また、東亜日報は11日付の記事で、アフリカ駐在の北朝鮮外交官の一家4人が、2015年5月ごろに韓国に亡命していたと報じた。

いずれも11日の記者会見で韓国統一省報道官が事実関係を認めた。

2009年、中国・丹東にある北朝鮮レストラン。朝鮮料理を提供し、従業員がステージで歌を歌う。

8日には、海外にある北朝鮮レストランで働いていた従業員13人が集団で韓国に亡命したことを、統一省が明らかにした。統一省はレストランの所在地を明らかにしなかったが、韓国メディアは「中国・浙江省の寧波」と具体的な場所が報じられている。

軍の要職にある人物はもちろん、海外での活動を認められた外交官や、外貨を稼ぐために海外で運営しているレストランの従業員はいずれも、金正恩体制を支えてきたエリート層や特権階級に属する人々とみられ、「金正恩体制内部の不安要素が大きくなっているのではないか」(聯合ニュース)と、韓国メディアは盛んに報じている。

■相次ぐ「エリート脱北」報道の背景に選挙?

1987年12月15日、韓国に護送される大韓航空機爆破事件の金賢姫容疑者。大統領選挙の前日だった。

韓国では、4月13日に国会議員の総選挙が投開票される。その2日前に、1年前の脱北をメディアが相次いで報じることに、与党側の意図を指摘する声もある。

韓国では「北風」と呼ばれ、選挙の直前に、北朝鮮の対南工作に関する新たな事件が発表されたり、北朝鮮が韓国を挑発したりして、選挙の情勢に影響を与えてきた。有名な例では、1987年11月、民主化後初の大統領選挙を目前に控えた時期に、大韓航空機爆破事件が起き、金賢姫容疑者が韓国に引き渡された。2012年の大統領選挙では「盧武鉉大統領が金正日総書記との南北首脳会談で語った」とされる内容が発表され、盧氏の側近だった野党候補が釈明に追われた。

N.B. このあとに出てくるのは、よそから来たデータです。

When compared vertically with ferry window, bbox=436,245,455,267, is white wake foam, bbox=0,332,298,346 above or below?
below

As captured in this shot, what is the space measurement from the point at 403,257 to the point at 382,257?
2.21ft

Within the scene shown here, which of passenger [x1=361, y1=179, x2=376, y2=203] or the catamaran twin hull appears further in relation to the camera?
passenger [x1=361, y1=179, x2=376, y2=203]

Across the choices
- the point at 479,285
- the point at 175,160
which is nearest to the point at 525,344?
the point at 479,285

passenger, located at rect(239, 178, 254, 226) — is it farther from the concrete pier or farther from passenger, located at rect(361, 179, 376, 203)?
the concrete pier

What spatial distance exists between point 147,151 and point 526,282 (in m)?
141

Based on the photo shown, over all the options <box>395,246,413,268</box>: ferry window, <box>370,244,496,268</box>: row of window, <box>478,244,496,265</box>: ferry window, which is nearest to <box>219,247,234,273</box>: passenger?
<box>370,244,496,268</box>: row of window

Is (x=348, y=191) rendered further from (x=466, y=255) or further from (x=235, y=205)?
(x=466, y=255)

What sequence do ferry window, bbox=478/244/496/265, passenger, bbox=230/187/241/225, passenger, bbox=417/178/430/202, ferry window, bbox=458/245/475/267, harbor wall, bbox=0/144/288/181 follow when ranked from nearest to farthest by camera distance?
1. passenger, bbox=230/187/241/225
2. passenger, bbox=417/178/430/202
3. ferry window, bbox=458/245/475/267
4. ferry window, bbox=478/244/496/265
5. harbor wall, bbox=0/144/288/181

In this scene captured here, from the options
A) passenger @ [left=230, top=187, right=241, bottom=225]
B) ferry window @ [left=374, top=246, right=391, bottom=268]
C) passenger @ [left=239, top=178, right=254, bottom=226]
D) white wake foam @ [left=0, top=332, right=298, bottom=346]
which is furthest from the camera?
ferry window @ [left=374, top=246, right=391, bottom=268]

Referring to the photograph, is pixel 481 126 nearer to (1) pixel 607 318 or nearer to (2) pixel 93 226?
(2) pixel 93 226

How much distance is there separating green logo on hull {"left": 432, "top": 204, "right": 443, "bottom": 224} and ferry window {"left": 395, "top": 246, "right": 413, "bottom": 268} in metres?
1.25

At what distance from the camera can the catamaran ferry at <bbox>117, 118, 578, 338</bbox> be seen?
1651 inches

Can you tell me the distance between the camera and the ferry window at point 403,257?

今回も、会見で脱北の事実自体を「確認できない」と答えるのが通例だった統一省報道官が、事実関係を認めたことをメディアは「異例」とみている。野党第1党「共に民主党」の報道担当者は「これまで政府は『家族の安全が脅かされる』として脱北の事実自体を公表してこなかった。その前例に反する」と指摘。「総選挙で保守票を結集しようとして、発表を指示したとの疑惑を払拭できない」と批判した

集団脱北を巡っては「経済制裁が強まり、北朝鮮の体制にもう未来はないと思って脱出した」(東亜日報)といった韓国当局への供述も報じられている。保守系メディアは、開城工業団地の閉鎖など「韓国の独自制裁がある程度、影響を及ぼした」(東亜日報)といった見方を伝えている。

ハフポスト韓国版は「朴槿恵政権の対北朝鮮制裁が効果があると示すためだ。同時に、無党派層に訴え、与党優勢のため投票意欲が落ちている高年齢層を刺激しようとした可能性もある」と分析している。